SELECTED EXCERPT Start Marker

# **MiniHack KeyRoom KB**

**Author**: Riccardo Parente\
**Course**: Artificial Intelligence Fundamentals 2023/2024

### **Introduction**

The goal of this project is to implement a knowledge base written in Prolog and to use it to resolve the puzzle given by the "KeyRoom" environment of the MiniHack Environment Zoo. In this environment the agent must find a key to unlock a door, enter the room and go to the exit.

### **Requirements**
To run the project with its software dependencies on Google Colab (used also for the assessment) the following commands must be runned.

In [None]:
!sudo apt update
!sudo apt install -y build-essential autoconf libtool pkg-config python3-dev \
    python3-pip python3-numpy git flex bison libbz2-dev

!wget -O - https://apt.kitware.com/keys/kitware-archive-latest.asc 2>/dev/null | sudo apt-key add -
!sudo apt-add-repository 'deb https://apt.kitware.com/ubuntu/ bionic main'
!sudo apt-get update && apt-get --allow-unauthenticated install -y \
    cmake \
    kitware-archive-keyring

!sudo rm $(which cmake)

SELECTED EXCERPT End Marker
INFORMATION GIVEN Start Marker

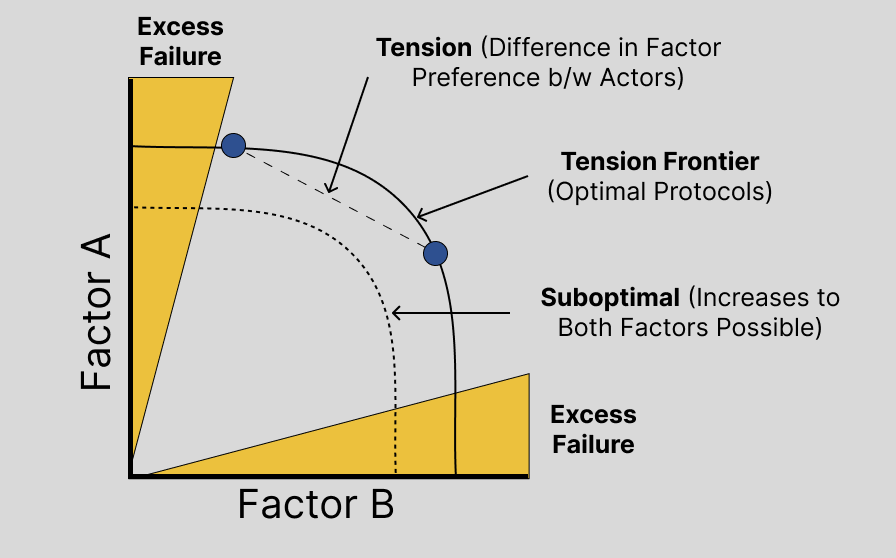 Excess Failure

Tension (Difference in Factor Preference b/w Actors)

Tension Frontier (Optimal Protocols)

Suboptimal (Increases to Both Factors Possible)

Factor A

Excess Failure

Factor B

INFORMATION GIVEN End Marker

◆ **EXERCISE**: Could you restate the stretch of the KeyRoom write-up from "The goal of" through "must be runned.", swapping in "gate" wherever "door" appears? The records stand apart from the KeyRoom write-up and are separate material.

◆ **ANSWER SPACE**:
The goal of this project is to implement a knowledge base written in Prolog and to use it to resolve the puzzle given by the "KeyRoom" environment of the MiniHack Environment Zoo. In this environment the agent must find a key to unlock a gate, enter the room and go to the exit.

### **Requirements**
To run the project with its software dependencies on Google Colab (used also for the assessment) the following commands must be runned.